● Excerpt provided:
- Opening Delimiter -
Johnson is known for the government-funded murals he created during the Depression. Panorama of Military History, at the United States Military Academy in West Point, New York, is probably his best-known work, covering the south wall, with Edward Shepherd Creasy's Fifteen Decisive Battles of the World. This is the largest American mural using egg tempera. The 70-foot-long (70 ft) mural required the yolks of 35 dozen fresh eggs mixed with oil to make the paint. Johnson was paid $30 a week and his assistant $20. Johnson chose the 20 globally most important battles including those that featured Napoleon, Joan of Arc, and Hannibal.

American Pieta – Carnegie Museum of Art

Johnson also painted five murals at The Officer's Club at Fort Niagara State Park, which commemorate the history of the 28th regiment from its founding in 1905.
- Closing Delimiter -
● Extracted information:
- Opening Delimiter -
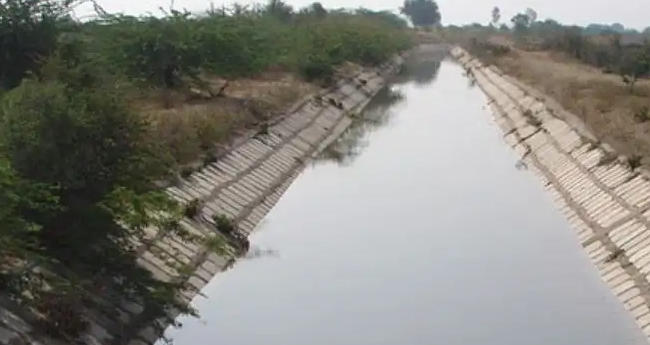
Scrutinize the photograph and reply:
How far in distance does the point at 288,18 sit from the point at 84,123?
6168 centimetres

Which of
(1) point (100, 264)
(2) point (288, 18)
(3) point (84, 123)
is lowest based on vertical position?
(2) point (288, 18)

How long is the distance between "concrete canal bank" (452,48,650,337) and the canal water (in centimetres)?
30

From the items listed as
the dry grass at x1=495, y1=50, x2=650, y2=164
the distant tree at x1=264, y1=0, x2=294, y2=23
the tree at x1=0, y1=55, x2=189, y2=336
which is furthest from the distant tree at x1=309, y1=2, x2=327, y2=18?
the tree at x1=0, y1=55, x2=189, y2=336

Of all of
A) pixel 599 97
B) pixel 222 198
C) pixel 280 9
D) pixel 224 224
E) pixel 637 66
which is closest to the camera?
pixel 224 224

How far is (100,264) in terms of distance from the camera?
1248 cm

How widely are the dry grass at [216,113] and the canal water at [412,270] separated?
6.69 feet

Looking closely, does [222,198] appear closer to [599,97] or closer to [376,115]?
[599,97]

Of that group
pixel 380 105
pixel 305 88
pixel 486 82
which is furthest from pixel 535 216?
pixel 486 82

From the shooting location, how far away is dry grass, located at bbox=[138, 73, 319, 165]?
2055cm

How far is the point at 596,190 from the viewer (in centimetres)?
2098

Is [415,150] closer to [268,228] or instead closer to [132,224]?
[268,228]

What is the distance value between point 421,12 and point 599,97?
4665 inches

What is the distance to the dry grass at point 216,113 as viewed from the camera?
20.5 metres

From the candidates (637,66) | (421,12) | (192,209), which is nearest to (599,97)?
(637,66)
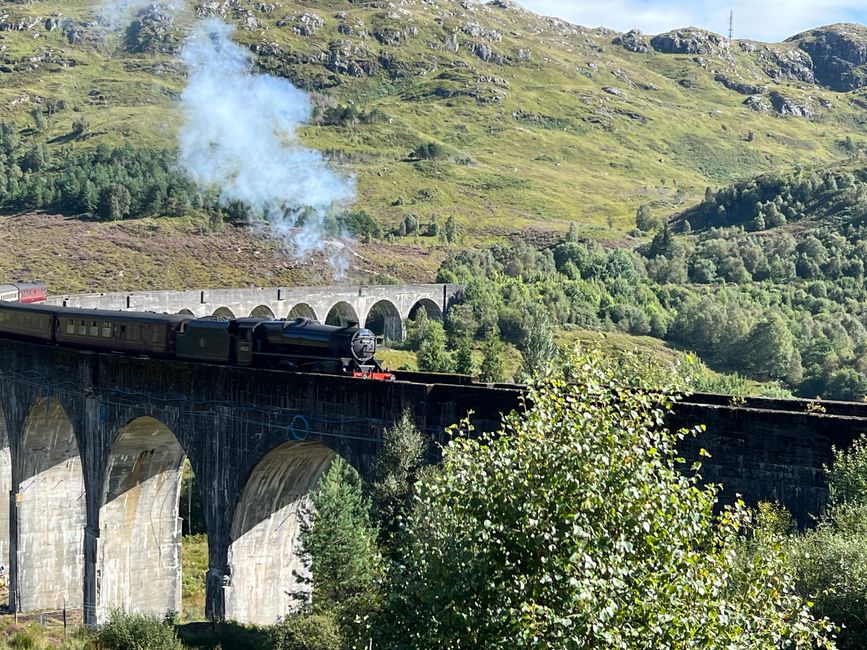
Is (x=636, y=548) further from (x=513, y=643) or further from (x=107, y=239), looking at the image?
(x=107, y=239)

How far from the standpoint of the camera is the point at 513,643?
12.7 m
- Closing Delimiter -
- Opening Delimiter -
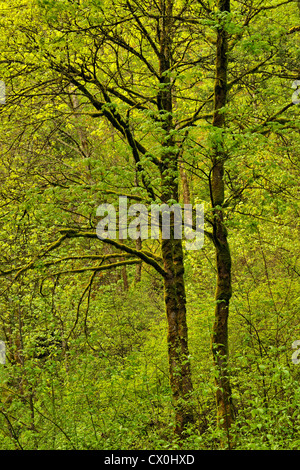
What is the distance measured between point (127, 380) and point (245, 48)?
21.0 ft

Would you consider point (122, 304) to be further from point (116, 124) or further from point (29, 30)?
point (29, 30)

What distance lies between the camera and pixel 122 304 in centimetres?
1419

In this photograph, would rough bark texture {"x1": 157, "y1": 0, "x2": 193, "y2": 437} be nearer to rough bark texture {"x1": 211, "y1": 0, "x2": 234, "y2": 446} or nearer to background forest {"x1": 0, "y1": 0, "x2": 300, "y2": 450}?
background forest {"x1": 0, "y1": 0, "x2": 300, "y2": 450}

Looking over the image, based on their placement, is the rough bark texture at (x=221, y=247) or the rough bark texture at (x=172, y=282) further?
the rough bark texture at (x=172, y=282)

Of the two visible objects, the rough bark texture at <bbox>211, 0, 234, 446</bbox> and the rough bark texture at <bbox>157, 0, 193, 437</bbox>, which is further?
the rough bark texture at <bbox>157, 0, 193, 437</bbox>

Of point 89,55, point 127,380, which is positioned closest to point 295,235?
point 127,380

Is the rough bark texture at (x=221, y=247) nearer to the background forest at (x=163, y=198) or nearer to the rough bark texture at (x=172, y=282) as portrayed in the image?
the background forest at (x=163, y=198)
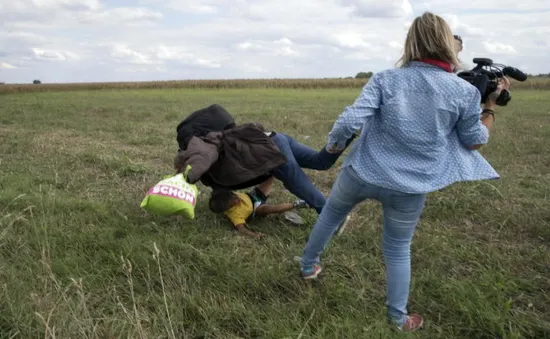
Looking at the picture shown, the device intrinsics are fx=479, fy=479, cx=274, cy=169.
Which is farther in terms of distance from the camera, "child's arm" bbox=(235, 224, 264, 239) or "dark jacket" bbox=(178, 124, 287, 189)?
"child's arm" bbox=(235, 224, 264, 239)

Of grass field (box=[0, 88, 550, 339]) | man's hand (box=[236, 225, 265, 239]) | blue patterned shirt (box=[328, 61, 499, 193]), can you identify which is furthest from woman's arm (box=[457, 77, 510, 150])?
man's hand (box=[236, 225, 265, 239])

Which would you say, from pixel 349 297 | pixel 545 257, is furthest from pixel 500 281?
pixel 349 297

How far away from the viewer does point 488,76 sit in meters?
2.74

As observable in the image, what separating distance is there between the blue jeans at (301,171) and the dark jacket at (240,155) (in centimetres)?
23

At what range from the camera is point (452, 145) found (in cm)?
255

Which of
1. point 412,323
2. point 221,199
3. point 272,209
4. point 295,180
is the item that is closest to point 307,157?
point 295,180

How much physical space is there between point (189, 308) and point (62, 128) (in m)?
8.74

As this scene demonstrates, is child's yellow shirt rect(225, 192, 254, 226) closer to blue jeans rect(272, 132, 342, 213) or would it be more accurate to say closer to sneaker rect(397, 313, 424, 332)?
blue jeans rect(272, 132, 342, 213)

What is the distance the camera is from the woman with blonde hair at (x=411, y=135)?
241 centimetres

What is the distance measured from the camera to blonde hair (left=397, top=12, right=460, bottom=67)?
- Closing Delimiter -
● Things to do:
**a.** Answer these questions from the text on Johnson's murals:
(i) How many dozen fresh eggs went into the paint for the West Point mural?
(ii) What weekly pay did Johnson receive?
(iii) Where did Johnson paint five murals about the 28th regiment?
**b.** Extract the stretch of the text on Johnson's murals from "Johnson is known" through "Arc, and Hannibal.", copying it word for word.
The rows come from a different source than the text.

● Numbered responses:
**a.**
(i) 35 dozen
(ii) $30 a week
(iii) The Officer's Club at Fort Niagara State Park

**b.**
Johnson is known for the government-funded murals he created during the Depression. Panorama of Military History, at the United States Military Academy in West Point, New York, is probably his best-known work, covering the south wall, with Edward Shepherd Creasy's Fifteen Decisive Battles of the World. This is the largest American mural using egg tempera. The 70-foot-long (70 ft) mural required the yolks of 35 dozen fresh eggs mixed with oil to make the paint. Johnson was paid $30 a week and his assistant $20. Johnson chose the 20 globally most important battles including those that featured Napoleon, Joan of Arc, and Hannibal.